• Document segment:
····················

This type of cops would throw in a bag of hard drugs in someone's car because they know the perp is using, but they can't find the hiding place.
They should go to jail. My personal opinion is that breaking the law as someone under an oath (law enforcement, judge, lawyer) should always face twice the punishment. Once for the actual crime and once for the audacity to do so as a trusted hand of the law and corrupting public trust.
I lived in a small town, and the cops were convinced that people were selling drugs at the Burger King.
So they had one of the new cops go undercover there for three months, and all they managed to get was some idiots who had a gram of weed and five vicodin pills. The judge threw it out and warned the town about wasting the court's time.
that sounds like a very cool judge.
He knew he had a lot bigger fish to fry than two kids who stole drugs from their grandmother to get their coworker to stop bothering them about it.
One of my favourite legal principles I don't see applied enough "de minimis non curat lex", "the law does not concern itself with trifles".

····················

• Data section:
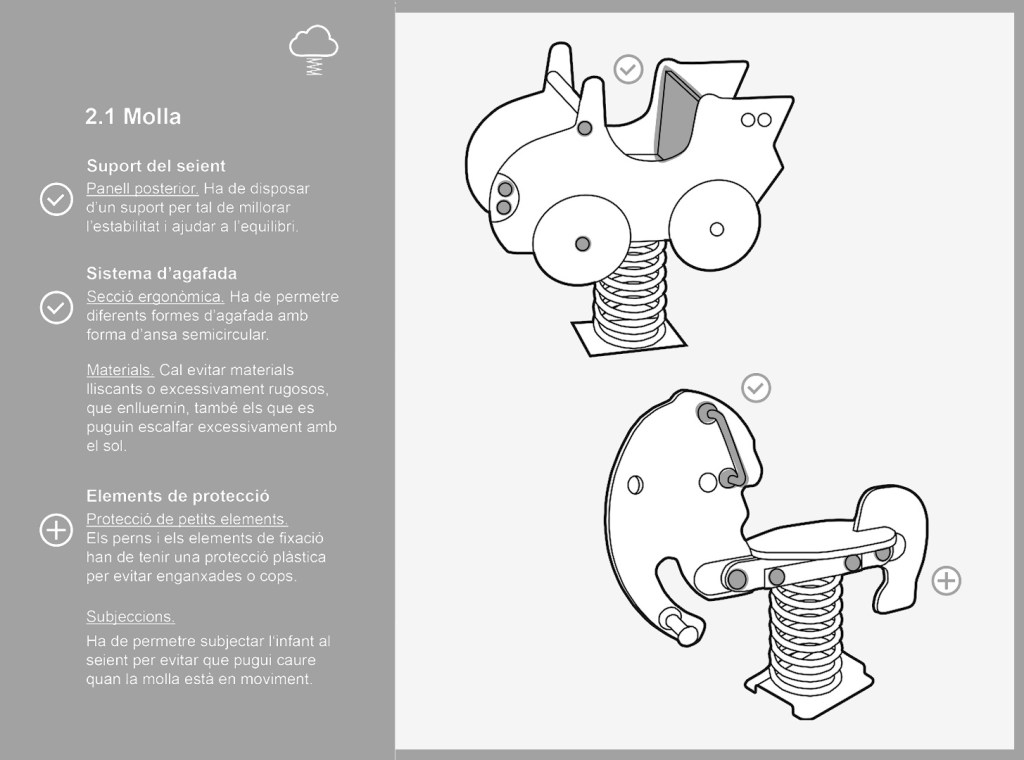 2.1 Molla

Suport del seient
Panell posterior. Ha de disposar d'un suport per tal de millorar l'estabilitat i ajudar a l'equilibri.

Sistema d'agafada
Secció ergonòmica. Ha de permetre diferents formes d'agafada amb forma d'ansa semicircular.

Materials. Cal evitar materials lliscants o excessivament rugosos, que enlluernin, també els que es puguin escalfar excessivament amb el sol.

Elements de protecció
Protecció de petits elements. Els perns i els elements de fixació han de tenir una protecció plàstica per evitar enganxades o cops.

Subjeccions.
Ha de permetre subjectar l'infant al seient per evitar que pugui caure quan la molla està en moviment.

····················

• Aim of the exercise: Reproduce the police discussion from "I lived in a" to "the court's time.". The entries have no connection to the police discussion.

• Answer to the problem:
I lived in a small town, and the cops were convinced that people were selling drugs at the Burger King.
So they had one of the new cops go undercover there for three months, and all they managed to get was some idiots who had a gram of weed and five vicodin pills. The judge threw it out and warned the town about wasting the court's time.